L’Algérie durcit considérablement sa politique de prévention contre les incendies de forêt. Depuis le 1er mai et jusqu’au 30 octobre 2026, toute présence humaine dans les espaces forestiers est strictement interdite sur l’ensemble du territoire national. Cette mesure exceptionnelle concerne aussi bien les randonneurs que les familles, campeurs ou visiteurs occasionnels. Les autorités préviennent : les contrevenants risquent des peines de prison et de lourdes sanctions financières. Cette décision intervient dans un contexte marqué par plusieurs étés meurtriers ayant causé d’importants dégâts humains, écologiques et matériels dans différentes wilayas du pays.

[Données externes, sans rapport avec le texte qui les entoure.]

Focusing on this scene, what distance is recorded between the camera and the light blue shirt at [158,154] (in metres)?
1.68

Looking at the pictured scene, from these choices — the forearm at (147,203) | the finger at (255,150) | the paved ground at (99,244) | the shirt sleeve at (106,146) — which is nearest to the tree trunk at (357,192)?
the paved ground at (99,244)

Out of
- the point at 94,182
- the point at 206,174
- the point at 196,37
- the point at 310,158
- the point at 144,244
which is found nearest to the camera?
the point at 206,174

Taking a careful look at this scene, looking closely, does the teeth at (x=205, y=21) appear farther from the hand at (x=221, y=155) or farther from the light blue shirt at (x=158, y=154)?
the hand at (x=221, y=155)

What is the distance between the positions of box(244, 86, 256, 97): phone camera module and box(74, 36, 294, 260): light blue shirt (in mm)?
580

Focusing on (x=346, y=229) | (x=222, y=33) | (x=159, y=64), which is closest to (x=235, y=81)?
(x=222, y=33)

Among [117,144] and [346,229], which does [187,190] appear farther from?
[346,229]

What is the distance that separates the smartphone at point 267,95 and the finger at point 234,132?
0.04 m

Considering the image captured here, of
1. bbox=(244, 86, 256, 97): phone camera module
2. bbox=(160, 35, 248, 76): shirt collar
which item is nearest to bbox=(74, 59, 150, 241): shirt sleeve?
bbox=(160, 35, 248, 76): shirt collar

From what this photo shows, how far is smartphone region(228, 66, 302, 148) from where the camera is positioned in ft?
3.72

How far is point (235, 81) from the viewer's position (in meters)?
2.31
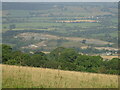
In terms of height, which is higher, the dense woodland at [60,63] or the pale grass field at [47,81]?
the pale grass field at [47,81]

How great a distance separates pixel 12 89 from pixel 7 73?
73.2 inches

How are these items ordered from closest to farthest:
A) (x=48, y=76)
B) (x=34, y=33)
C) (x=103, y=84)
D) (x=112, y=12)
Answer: (x=103, y=84), (x=48, y=76), (x=34, y=33), (x=112, y=12)

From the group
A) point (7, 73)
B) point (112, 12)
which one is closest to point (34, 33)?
point (112, 12)

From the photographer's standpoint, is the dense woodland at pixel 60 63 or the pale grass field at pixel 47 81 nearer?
the pale grass field at pixel 47 81

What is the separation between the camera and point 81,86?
278 inches

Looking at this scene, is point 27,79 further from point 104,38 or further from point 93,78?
point 104,38

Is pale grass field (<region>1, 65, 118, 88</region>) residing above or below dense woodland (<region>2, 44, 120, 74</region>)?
above

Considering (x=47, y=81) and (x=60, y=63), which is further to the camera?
(x=60, y=63)

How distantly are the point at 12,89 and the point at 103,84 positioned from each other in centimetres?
221

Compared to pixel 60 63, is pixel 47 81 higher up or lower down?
higher up

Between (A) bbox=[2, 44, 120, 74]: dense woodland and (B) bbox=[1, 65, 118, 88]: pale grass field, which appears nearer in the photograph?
(B) bbox=[1, 65, 118, 88]: pale grass field

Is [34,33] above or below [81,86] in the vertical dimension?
below

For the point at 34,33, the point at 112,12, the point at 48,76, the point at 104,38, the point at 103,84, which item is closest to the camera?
the point at 103,84

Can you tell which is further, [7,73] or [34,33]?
[34,33]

L’Algérie verrouille ses forêts face au risque d’incendie
Le dispositif annoncé par les autorités algériennes se veut particulièrement strict. Désormais, l’accès aux zones forestières est totalement interdit, que ce soit à pied, en véhicule ou à vélo. Les rassemblements familiaux, pique-niques, feux de camp et barbecues sont également proscrits, y compris durant les périodes festives comme l’Aïd El Adha, traditionnellement marquées par une forte fréquentation des espaces boisés.

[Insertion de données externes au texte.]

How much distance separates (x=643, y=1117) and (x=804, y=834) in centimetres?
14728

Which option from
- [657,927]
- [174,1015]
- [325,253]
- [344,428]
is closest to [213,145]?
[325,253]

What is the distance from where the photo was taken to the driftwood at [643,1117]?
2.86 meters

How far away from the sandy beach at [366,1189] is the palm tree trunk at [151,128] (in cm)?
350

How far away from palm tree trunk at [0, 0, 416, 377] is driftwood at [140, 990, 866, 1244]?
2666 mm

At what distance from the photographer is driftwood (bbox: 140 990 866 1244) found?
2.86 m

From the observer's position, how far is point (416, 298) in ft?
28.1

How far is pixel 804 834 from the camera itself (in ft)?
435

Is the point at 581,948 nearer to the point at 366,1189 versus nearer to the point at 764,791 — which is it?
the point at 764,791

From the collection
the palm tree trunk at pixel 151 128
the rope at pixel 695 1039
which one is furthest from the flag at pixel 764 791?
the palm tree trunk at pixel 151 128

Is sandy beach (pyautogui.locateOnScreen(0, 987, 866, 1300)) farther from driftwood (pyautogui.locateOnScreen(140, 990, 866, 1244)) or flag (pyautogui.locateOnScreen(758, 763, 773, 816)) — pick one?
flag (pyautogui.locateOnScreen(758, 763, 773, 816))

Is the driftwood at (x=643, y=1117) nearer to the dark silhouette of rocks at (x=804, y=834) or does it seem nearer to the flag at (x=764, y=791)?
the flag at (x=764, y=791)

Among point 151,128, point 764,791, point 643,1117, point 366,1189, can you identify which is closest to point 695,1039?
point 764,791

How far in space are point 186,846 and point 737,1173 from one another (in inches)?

Cette stratégie de fermeté repose sur les conséquences dramatiques enregistrées ces dernières années. Plusieurs incendies majeurs ont frappé des régions comme Béjaïa, Tizi Ouzou ou encore Sétif, provoquant des pertes humaines importantes ainsi que des milliers d’hectares détruits.
Selon Sofiane Louassaa, représentant de l’organisation Himayatec, ces restrictions découlent directement des catastrophes vécues par le pays. Il rappelle que les incendies passés ont entraîné « des pertes humaines et matérielles considérables ». Les autorités considèrent aujourd’hui qu’une simple négligence peut suffire à provoquer une catastrophe incontrôlable dans des zones particulièrement sensibles aux fortes chaleurs et aux vents estivaux.
Des sanctions pénales sévères pour les contrevenants
Le gouvernement algérien a choisi une réponse judiciaire particulièrement dissuasive. Toute violation des nouvelles règles peut entraîner une peine de prison allant de deux à six mois, accompagnée d’amendes financières.
Les sanctions deviennent encore plus lourdes lorsqu’un comportement entraîne un départ de feu ou perturbe les opérations de secours. La loi algérienne sur les forêts prévoit même, dans les cas les plus graves, des peines pouvant aller jusqu’à la réclusion criminelle à perpétuité.
Les autorités insistent notamment sur la difficulté des interventions dans les massifs forestiers. Sofiane Louassaa souligne que les équipes de la Protection civile sont souvent confrontées à un terrain complexe, marqué par l’absence de routes aménagées et un relief accidenté qui ralentit considérablement les secours.
Au-delà des incendies, les autorités doivent également gérer les disparitions de randonneurs ou les familles bloquées dans des zones isolées, des situations qui mobilisent des moyens humains importants.
Réseaux sociaux, influenceurs et comportements à risque
Les services de prévention s’inquiètent également de la multiplication des contenus publiés sur les réseaux sociaux montrant des défis ou excursions dans des zones interdites. Pour les associations de protection, ces vidéos banalisent des comportements dangereux et encouragent d’autres internautes à reproduire ces pratiques malgré les risques.
Sofiane Louassaa estime que certains créateurs de contenu donnent « une image erronée » de la situation et exposent indirectement les secours ainsi que les visiteurs à de graves dangers. Les autorités appellent désormais les influenceurs à jouer un rôle de sensibilisation plutôt qu’à promouvoir des comportements irresponsables.
Un arsenal technologique renforcé pour protéger les forêts
En parallèle des restrictions, l’Algérie a considérablement renforcé son système de surveillance et d’intervention pour l’été 2026. La Direction Générale des Forêts a mobilisé plus de 6 000 agents sur le terrain, soutenus par des colonnes mobiles, des tours de surveillance et des réserves d’eau stratégiquement réparties.
Le dispositif intègre également 140 drones destinés à détecter rapidement les départs de feu avant leur propagation. Selon les autorités, cette stratégie avait déjà produit des résultats significatifs en 2025 avec une baisse de 91 % des surfaces forestières brûlées par rapport aux saisons précédentes.
L’objectif affiché reste désormais clair : éviter un nouveau scénario dramatique durant l’été 2026. Face à la menace permanente des incendies, l’Algérie fait le choix de la tolérance zéro pour protéger ses forêts. Entre sanctions judiciaires, surveillance renforcée et mobilisation technologique, les autorités veulent rappeler qu’un simple geste imprudent peut provoquer une catastrophe nationale.